Au Cameroun, des milliards de dollars alloués par les institutions financières internationales pour accélérer le développement du pays restent inutilisés. Une situation qui interroge sur l’efficacité des mécanismes de décaissement et sur la capacité des autorités à mobiliser ces ressources stratégiques.
Des fonds colossaux en attente de déboursement
Les chiffres sont impressionnants : les prêts accordés par la Banque mondiale et la Banque africaine de développement s’élèvent à plusieurs centaines de millions de dollars. Pourtant, une partie significative de ces fonds n’est pas encore engagée dans des projets concrets. Plusieurs raisons expliquent ce retard : lourdeurs administratives, manque de projets prêts à être lancés ou encore difficultés à aligner les priorités nationales avec les exigences des bailleurs de fonds.
À Douala, où se trouve le plus grand port du pays, l’écart entre les besoins d’infrastructures et les réalisations est flagrant. Les infrastructures portuaires, routières et énergétiques, essentielles pour l’économie camerounaise, attendent désespérément ces financements pour se moderniser.
Un gâchis économique et social
Le non-déboursement de ces prêts a des conséquences directes sur le quotidien des Camerounais. Les retards dans les projets de santé publique, d’éducation ou d’énergie freinent la croissance et aggravent les inégalités. Par exemple, des hôpitaux sous-équipés, des écoles en nombre insuffisant et des coupures d’électricité chroniques pourraient trouver des solutions grâce à ces fonds.
Les experts soulignent que ces retards ne sont pas uniquement imputables aux institutions internationales. Les gouvernements successifs peinent à présenter des projets bancables, à coordonner les actions entre les différents ministères et à garantir une transparence dans la gestion de ces ressources.
Quelles solutions pour libérer ces milliards ?
Plusieurs pistes sont évoquées pour accélérer le processus. Tout d’abord, une simplification des procédures administratives permettrait de réduire les délais de décaissement. Ensuite, la formation des fonctionnaires et des acteurs locaux sur les exigences des bailleurs de fonds pourrait faciliter la préparation des dossiers.

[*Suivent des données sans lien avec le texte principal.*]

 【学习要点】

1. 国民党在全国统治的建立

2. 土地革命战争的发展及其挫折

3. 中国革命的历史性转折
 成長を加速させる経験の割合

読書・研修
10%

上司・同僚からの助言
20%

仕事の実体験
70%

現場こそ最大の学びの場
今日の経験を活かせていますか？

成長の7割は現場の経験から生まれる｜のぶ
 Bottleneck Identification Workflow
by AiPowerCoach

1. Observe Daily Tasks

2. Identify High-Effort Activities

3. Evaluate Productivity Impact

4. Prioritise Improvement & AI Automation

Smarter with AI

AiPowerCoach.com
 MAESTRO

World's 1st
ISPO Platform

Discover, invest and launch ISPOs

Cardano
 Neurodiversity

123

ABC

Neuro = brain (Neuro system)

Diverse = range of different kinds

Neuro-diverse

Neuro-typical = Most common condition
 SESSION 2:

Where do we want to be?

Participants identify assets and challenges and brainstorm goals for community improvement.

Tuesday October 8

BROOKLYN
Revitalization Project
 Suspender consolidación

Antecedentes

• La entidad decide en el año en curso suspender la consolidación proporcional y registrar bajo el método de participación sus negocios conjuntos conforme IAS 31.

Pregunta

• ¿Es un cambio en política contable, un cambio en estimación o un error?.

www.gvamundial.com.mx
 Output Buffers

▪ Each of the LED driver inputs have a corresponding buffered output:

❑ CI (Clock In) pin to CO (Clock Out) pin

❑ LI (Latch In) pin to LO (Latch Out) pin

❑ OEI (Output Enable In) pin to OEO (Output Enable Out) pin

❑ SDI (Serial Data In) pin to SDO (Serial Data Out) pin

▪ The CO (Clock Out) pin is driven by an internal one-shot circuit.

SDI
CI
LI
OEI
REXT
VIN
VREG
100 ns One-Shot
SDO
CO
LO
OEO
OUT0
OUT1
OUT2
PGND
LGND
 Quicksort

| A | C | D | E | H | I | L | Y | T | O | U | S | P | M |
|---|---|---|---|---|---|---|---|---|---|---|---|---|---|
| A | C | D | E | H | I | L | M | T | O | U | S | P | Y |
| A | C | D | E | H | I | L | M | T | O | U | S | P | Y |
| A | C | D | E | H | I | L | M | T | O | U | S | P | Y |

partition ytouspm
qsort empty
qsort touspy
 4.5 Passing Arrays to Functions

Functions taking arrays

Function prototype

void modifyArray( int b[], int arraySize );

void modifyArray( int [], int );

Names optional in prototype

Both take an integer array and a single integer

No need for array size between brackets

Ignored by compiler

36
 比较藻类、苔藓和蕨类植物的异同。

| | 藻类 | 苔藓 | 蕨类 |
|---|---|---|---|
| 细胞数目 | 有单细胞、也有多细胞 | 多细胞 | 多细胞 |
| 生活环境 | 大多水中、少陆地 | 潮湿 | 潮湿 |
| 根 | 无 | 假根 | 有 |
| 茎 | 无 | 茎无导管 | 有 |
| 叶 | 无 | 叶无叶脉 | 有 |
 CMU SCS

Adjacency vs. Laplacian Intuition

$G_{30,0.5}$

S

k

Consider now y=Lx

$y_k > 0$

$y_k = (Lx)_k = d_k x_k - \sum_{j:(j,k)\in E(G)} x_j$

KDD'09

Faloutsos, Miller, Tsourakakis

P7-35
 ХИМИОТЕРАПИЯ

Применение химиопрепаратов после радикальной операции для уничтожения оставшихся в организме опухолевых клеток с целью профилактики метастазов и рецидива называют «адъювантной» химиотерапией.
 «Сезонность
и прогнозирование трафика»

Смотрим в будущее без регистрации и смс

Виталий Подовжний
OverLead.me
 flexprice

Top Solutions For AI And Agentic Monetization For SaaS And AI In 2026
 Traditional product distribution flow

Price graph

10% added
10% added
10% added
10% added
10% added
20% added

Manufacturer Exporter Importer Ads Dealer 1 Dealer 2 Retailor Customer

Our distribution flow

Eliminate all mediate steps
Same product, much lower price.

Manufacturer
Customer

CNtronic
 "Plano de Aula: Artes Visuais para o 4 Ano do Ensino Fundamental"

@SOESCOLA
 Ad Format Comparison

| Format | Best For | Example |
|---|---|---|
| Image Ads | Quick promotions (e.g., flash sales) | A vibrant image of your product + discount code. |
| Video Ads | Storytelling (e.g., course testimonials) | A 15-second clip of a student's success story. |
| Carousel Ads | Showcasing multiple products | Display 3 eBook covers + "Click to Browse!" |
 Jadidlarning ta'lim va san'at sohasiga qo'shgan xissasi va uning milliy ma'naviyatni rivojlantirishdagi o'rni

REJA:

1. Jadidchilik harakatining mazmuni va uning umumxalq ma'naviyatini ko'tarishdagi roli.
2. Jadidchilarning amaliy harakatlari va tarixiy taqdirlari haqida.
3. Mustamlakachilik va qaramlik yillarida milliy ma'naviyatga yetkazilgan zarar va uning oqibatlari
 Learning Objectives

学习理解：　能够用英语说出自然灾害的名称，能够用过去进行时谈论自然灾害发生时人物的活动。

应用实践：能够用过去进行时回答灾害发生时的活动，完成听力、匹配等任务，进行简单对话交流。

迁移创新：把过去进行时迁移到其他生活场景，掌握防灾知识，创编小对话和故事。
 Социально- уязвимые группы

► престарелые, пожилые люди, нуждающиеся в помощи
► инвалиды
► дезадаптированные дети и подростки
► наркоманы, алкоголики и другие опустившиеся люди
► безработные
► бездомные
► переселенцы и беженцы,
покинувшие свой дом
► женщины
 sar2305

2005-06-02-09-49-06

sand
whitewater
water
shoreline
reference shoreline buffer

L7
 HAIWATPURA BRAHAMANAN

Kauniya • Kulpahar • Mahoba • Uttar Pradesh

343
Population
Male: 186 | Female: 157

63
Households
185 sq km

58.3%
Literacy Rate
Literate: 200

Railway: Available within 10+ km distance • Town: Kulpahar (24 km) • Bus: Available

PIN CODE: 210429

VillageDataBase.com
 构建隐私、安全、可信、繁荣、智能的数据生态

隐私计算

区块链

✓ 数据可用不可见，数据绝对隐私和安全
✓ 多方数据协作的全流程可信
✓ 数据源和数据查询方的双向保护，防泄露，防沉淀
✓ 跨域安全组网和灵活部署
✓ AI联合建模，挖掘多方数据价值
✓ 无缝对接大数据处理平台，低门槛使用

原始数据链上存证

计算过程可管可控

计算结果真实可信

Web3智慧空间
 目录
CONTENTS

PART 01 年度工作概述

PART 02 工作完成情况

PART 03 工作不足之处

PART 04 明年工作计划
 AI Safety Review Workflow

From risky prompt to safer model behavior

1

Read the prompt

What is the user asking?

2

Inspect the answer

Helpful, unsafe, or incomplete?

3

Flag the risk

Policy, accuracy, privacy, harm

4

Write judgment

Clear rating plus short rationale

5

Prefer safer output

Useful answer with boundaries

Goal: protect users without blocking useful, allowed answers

Enfin, une meilleure communication entre les autorités camerounaises et les institutions financières est indispensable. Des réunions régulières, des audits transparents et une volonté politique affirmée pourraient enfin faire de ces milliards une réalité concrète pour les Camerounais.
En attendant, le Cameroun continue de perdre des opportunités de développement, tandis que des millions de citoyens attendent des améliorations tangibles dans leur quotidien.